Post Quantum Proofs of Reed-Solomon Codes with LeanAIR

Status: research writeup Code: crates/lean-air Implementation: frisitano/leanMultisig@232308f2 Author: Tau Lepton

TL;DR

LeanAIR evaluates a direct prover for a post-quantum Reed-Solomon data-availability commitment. On a 192-vCPU Graviton4 instance, the LeanAIR single-proof measurement is about 7.5 MiB/s, compared with the available single-proof lean-da measurements of 1.37 MiB/s for the LeanVM baseline parity check and 1.19 MiB/s for the LeanVM column-commit parity check. LeanAIR also reaches about 25 MiB/s aggregate proving throughput using parallel batching, but parallelized lean-da proof generation was not measured here. The prover is organized around the commitment-level operations:

hash each fixed-size codeword cell;
chain systematic cell digests into row commitments;
Merkle-commit the cell columns;
bind row and column roots into one public commitment;
prove each row is a Reed-Solomon codeword using the barycentric parity identity.

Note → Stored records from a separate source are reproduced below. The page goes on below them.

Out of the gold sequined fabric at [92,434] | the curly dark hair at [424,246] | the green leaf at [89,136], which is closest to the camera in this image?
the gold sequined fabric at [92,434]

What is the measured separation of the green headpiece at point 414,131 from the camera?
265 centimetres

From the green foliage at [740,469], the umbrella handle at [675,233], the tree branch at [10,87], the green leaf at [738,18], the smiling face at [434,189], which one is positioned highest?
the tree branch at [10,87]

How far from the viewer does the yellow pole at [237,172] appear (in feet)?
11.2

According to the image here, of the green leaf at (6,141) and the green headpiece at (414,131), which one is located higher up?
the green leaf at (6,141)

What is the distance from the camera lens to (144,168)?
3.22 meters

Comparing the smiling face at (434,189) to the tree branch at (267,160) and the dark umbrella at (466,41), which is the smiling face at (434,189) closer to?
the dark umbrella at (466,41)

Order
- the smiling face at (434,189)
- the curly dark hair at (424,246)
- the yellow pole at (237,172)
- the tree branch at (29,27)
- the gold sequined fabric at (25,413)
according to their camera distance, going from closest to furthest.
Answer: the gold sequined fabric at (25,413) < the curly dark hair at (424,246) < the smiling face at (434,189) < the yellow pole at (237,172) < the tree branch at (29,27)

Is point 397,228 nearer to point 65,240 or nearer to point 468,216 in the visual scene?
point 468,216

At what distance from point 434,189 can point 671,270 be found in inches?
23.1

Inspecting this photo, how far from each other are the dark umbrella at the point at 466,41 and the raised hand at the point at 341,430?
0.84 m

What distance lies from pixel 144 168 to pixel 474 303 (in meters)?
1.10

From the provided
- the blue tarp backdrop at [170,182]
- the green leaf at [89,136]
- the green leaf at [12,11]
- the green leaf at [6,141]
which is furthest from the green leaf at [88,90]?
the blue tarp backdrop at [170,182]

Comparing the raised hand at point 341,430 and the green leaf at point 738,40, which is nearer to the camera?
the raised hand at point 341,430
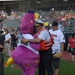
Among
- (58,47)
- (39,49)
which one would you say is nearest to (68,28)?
(58,47)

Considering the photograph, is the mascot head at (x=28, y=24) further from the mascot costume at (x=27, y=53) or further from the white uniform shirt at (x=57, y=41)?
the white uniform shirt at (x=57, y=41)

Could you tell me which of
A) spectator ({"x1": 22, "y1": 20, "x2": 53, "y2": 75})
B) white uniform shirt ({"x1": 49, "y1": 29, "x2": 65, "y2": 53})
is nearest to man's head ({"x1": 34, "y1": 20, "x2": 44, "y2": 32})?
spectator ({"x1": 22, "y1": 20, "x2": 53, "y2": 75})

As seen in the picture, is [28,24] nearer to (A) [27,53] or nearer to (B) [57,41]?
(A) [27,53]

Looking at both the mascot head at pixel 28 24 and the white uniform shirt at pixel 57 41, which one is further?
Answer: the white uniform shirt at pixel 57 41

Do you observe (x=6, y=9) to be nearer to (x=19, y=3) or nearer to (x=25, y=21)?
(x=19, y=3)

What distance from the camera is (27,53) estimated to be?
5984mm

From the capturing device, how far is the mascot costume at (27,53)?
Answer: 233 inches

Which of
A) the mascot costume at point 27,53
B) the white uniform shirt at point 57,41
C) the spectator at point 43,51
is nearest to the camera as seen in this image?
the mascot costume at point 27,53

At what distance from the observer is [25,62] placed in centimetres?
592

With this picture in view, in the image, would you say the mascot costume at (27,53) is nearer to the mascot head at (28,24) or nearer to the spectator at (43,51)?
the mascot head at (28,24)

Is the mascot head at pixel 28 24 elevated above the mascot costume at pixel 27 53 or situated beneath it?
elevated above

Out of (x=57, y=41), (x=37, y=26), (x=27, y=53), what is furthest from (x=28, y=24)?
(x=57, y=41)

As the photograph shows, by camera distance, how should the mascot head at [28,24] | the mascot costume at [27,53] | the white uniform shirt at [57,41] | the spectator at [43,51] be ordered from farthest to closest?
the white uniform shirt at [57,41] → the spectator at [43,51] → the mascot head at [28,24] → the mascot costume at [27,53]

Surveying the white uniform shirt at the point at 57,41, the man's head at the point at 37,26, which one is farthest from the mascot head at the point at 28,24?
the white uniform shirt at the point at 57,41
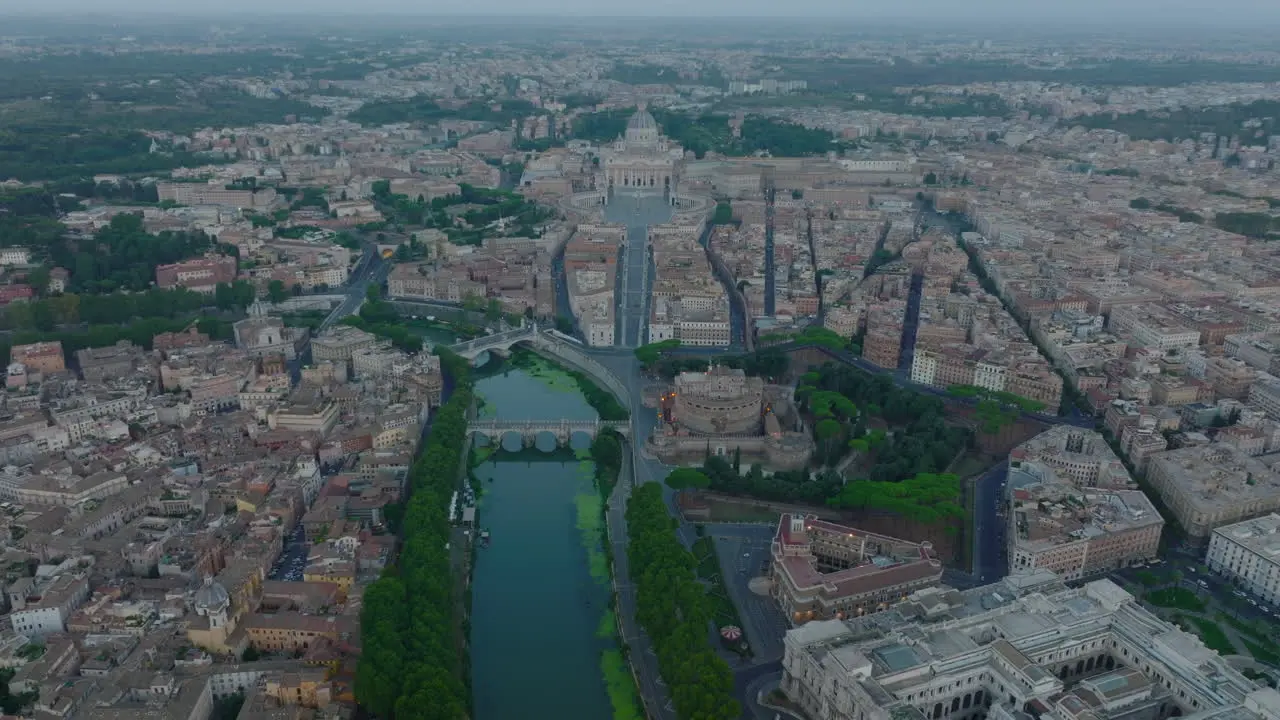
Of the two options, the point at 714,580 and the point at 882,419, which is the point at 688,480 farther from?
the point at 882,419

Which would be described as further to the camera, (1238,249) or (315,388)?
(1238,249)

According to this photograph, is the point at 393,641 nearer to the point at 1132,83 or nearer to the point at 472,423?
the point at 472,423

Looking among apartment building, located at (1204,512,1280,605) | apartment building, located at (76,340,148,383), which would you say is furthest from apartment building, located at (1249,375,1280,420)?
apartment building, located at (76,340,148,383)

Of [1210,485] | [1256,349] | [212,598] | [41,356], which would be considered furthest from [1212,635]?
[41,356]

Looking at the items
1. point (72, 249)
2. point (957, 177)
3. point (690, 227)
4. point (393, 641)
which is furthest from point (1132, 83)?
point (393, 641)

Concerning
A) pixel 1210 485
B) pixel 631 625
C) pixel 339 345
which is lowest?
pixel 631 625
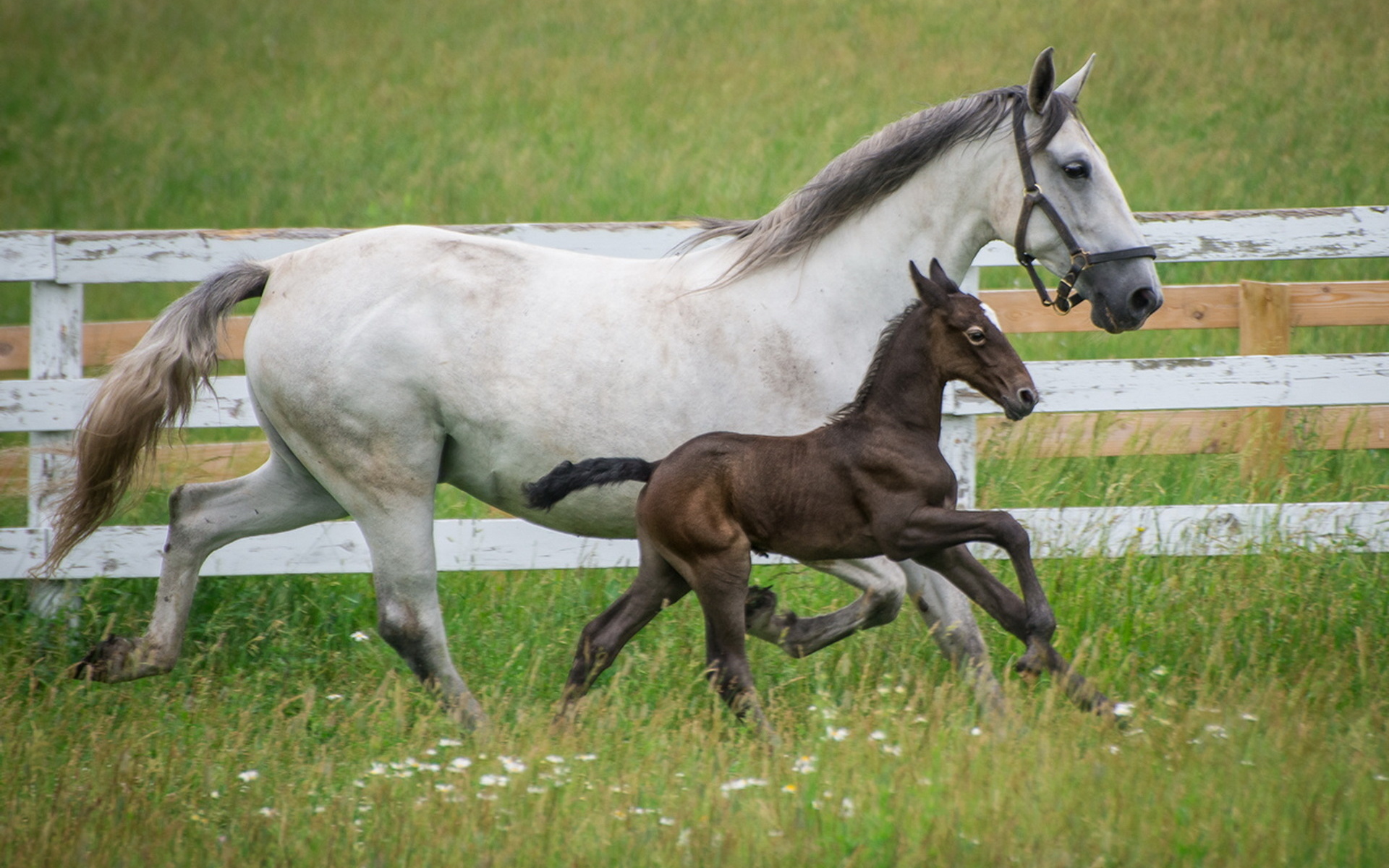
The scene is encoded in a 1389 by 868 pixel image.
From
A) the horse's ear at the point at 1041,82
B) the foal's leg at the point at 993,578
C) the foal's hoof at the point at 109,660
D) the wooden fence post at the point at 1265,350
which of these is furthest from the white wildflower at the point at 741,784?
the wooden fence post at the point at 1265,350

LeanVM Construction 3 commitment shape

The resulting proof uses a dedicated Poseidon table, WHIR openings of that table, and two families of virtual linear consistency claims. The row low-degree test is expressed as a sparse linear claim over the same committed trace columns that feed the cell hashes, so the values checked for Reed-Solomon validity are exactly the values committed by the cell and column commitments.

1. The Experiment

The earlier implementation used a LeanVM program:

it witnesses row codewords;
calls Poseidon precompiles for cell hashes and commitments;
computes barycentric row checks inside VM execution;
proves the whole VM trace.

In that implementation, the proof statement includes general VM execution components in addition to the commitment-specific computation:

instruction decoding;
bytecode accumulation;
memory indirection;
generic precompile request routing;
repeated extension arithmetic through the VM execution model.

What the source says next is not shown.